_Extracted text_
Omerta is the code of silence that supposedly binds members of criminal gangs in Italy.  Lawyers take the same vow of silence.  What a client tells you must not be revealed, unless ordered by a court.  The idea is of course that it encourages clients to tell their lawyers the whole truth so they can provide properly informed advice (and don’t get dropped in the clarts when it all comes out six months later…) 

Lawmice were interested therefore to see an item on Legal Futures this week where a solicitor talks about his momentous decision to breach this duty.  Stephen Chittenden is putting his Archbold back on the shelf for the last time after forty years as a criminal defence lawyer, and has unburdened himself of his terrible deed.   We thought it might be interesting to see how the courts had dealt with this ghastly affair. 

In 1978, Mr Chittenden represented a teenager, Fitzroy Brookes.   Fitzroy was accused of murdering his friend and neighbour, sixteen year old Lynn Siddons.  The boy was acquitted. During the course of the trial, the real culprit appeared to be the boy’s stepfather, Michael Brookes. 

Exactly what was going on with the CPS and CID in the 1980s Midlands is difficult to comprehend.  It wasn’t as though Michael Brookes was – in the manner of “Nordic-Noir” – a man of power and influence.  He was a minicab driver.  Nonetheless the prosecuting authorities made a fine Horlicks of it all.  The police even managed to lose a rather relevant pair of blood-stained trousers and a knife.  These had been handed in by the incoming tenant of Michael Brookes’ former council home.

_Data provided_
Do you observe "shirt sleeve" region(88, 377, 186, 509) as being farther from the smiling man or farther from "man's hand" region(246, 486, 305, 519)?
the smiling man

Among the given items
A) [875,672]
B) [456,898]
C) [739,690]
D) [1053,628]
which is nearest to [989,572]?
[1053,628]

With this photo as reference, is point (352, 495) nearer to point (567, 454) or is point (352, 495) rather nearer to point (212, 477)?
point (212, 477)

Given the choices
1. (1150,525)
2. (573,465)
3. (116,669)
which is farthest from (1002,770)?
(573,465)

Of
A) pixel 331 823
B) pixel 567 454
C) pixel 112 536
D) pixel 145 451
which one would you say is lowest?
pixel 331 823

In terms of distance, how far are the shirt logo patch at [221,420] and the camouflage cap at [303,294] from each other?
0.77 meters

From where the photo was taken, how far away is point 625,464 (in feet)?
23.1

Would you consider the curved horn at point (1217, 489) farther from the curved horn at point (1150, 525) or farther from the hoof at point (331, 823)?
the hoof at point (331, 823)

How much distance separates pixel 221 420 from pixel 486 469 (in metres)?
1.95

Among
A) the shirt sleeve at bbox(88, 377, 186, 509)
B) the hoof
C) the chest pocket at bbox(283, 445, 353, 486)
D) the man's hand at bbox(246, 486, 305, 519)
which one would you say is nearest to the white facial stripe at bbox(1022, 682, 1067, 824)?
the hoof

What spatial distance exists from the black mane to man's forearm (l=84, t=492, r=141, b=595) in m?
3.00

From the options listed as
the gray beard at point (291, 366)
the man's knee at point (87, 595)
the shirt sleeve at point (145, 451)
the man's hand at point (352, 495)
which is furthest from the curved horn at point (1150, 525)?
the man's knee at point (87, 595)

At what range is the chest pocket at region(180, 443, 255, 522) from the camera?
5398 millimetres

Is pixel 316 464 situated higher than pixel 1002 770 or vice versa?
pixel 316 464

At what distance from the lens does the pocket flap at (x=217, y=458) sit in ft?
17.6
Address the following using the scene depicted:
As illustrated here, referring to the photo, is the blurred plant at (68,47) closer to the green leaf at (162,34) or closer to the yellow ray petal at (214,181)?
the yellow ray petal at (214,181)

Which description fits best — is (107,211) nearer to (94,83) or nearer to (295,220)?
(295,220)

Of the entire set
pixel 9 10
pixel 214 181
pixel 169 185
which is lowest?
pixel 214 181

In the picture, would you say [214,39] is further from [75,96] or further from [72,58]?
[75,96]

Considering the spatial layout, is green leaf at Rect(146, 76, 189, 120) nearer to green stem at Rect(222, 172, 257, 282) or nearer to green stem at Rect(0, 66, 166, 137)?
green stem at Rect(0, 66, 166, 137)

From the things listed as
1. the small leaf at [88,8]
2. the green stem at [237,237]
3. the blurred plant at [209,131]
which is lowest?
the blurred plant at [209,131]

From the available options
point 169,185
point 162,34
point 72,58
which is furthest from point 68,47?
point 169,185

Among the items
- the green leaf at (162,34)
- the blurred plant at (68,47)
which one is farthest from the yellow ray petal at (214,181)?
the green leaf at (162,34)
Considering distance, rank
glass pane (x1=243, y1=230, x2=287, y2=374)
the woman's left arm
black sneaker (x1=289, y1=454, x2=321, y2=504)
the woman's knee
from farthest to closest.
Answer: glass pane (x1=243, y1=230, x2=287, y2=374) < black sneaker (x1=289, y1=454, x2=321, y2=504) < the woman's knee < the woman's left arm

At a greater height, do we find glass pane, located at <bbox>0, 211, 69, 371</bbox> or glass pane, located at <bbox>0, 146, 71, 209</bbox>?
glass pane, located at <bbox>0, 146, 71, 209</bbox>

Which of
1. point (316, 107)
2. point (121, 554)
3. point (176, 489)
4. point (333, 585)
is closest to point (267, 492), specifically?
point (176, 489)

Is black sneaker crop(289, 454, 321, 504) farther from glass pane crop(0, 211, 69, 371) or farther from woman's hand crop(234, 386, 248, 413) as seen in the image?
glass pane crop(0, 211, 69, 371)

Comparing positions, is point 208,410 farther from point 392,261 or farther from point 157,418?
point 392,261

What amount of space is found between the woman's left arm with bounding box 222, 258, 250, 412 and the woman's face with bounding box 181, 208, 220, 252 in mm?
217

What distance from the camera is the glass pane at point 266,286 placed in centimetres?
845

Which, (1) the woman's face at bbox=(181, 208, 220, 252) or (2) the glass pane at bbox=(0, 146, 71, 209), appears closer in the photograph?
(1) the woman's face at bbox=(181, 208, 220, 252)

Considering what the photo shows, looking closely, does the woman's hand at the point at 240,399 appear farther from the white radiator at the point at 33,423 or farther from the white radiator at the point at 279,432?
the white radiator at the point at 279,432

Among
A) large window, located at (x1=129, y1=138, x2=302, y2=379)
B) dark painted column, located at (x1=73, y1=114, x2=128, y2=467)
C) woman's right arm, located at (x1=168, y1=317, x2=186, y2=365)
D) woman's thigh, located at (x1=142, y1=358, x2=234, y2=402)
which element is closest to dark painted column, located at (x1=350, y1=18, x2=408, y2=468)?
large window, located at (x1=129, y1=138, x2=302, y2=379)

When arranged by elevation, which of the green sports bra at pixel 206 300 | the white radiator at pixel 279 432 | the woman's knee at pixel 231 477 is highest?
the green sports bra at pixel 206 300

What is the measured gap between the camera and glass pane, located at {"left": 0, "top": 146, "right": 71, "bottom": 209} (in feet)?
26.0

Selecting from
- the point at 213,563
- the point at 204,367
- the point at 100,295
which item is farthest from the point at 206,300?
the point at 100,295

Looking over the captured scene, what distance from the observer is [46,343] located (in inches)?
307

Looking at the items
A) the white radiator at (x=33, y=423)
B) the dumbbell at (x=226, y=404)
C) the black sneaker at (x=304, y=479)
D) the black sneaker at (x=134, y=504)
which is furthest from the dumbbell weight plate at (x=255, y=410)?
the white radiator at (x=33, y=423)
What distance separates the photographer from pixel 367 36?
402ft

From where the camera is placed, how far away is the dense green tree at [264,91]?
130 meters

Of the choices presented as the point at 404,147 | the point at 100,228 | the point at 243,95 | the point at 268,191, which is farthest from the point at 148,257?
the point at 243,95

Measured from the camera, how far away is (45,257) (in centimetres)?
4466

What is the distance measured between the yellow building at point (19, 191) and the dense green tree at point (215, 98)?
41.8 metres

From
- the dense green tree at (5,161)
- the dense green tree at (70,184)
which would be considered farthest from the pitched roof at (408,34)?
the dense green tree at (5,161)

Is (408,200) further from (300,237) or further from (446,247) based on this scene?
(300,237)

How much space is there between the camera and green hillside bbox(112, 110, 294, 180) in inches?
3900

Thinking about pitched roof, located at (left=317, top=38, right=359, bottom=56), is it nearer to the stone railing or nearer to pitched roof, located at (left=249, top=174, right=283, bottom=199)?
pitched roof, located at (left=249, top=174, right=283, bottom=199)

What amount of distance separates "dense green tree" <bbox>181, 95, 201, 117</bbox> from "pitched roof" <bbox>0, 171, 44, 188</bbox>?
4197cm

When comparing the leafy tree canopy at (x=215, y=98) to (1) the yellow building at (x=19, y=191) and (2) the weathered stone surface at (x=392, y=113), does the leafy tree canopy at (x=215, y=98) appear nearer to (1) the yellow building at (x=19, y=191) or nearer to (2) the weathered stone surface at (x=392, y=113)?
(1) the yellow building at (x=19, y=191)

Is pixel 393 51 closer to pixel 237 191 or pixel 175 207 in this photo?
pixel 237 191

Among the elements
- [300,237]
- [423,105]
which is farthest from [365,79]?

_Problems to solve_
1. In the listing, substitute "out-of-focus plant" for "blurred plant" between the lines holding "Among the items" and "Answer: glass pane", inclusive. Return only those lines, leaving everything else in them unchanged.
2. Resume the text about the solicitor who broke client confidentiality, starting after its last sentence.
The text and the listing come from unrelated sources.

_The replies_
1.
Among the items
- the green leaf at (162,34)
- the out-of-focus plant at (68,47)
which one is farthest from the yellow ray petal at (214,181)?
the green leaf at (162,34)
Considering distance, rank
glass pane (x1=243, y1=230, x2=287, y2=374)
the woman's left arm
black sneaker (x1=289, y1=454, x2=321, y2=504)
the woman's knee
from farthest to closest.
Answer: glass pane (x1=243, y1=230, x2=287, y2=374) < black sneaker (x1=289, y1=454, x2=321, y2=504) < the woman's knee < the woman's left arm

2.
Unable to get justice for her granddaughter any other way, Lynn’s Nan, Flo, was not prepared to let the matter lie.  As Lynn’s executrix, she brought a civil action against the ensanguined Michael for damages for battery of her daughter.  Tort students may remember the case as Halford v Brookes (no 3).  Civil actions for criminal acts are more common now, but in the 1990s, this was radical stuff.    

Flo’s London solicitors asked Mr Chittenden for his old files from Fitzroy’s trial.   Now, at this stage, as Rougier J makes clear in his judgment, the solicitors were only contemplating an action against Michael.  As it turned out Flo later decided to amend her claim to embrace young Fiztroy just to be on the safe side.  Mr Chittenden did not, at the time of the original request, know that the civil action would eventually be brought against both Michael and his own client.    

Mr Chittenden describes his moral dilemma: 

“I had a murderer out there, wandering free, an inept police force and a distraught family. What do you do about that?   

“I had to do something about it. There’s a dead girl and you have the information to enable a prosecution to be brought. Only your conscience at that point can answer as to what you should do. 

“My mind said to me, ‘You have to do this’, but I was risking being struck off as a lawyer if it ever came out that I had handed over my documents to the prosecution. 

“I spoke to my wife and told her about the predicament and she backed me. We had a young family, three boys, I was risking all that.  But I was torn between professional duty and common sense.  I couldn’t not do it.” 

 Flo won damages for the battery of her granddaughter.  Rougier J gave a powerful judgment in which he found stepdad Michael guilty of Lynn’s murder.  Even the CPS could not ignore this, and in due course Michael was convicted and remains in prison.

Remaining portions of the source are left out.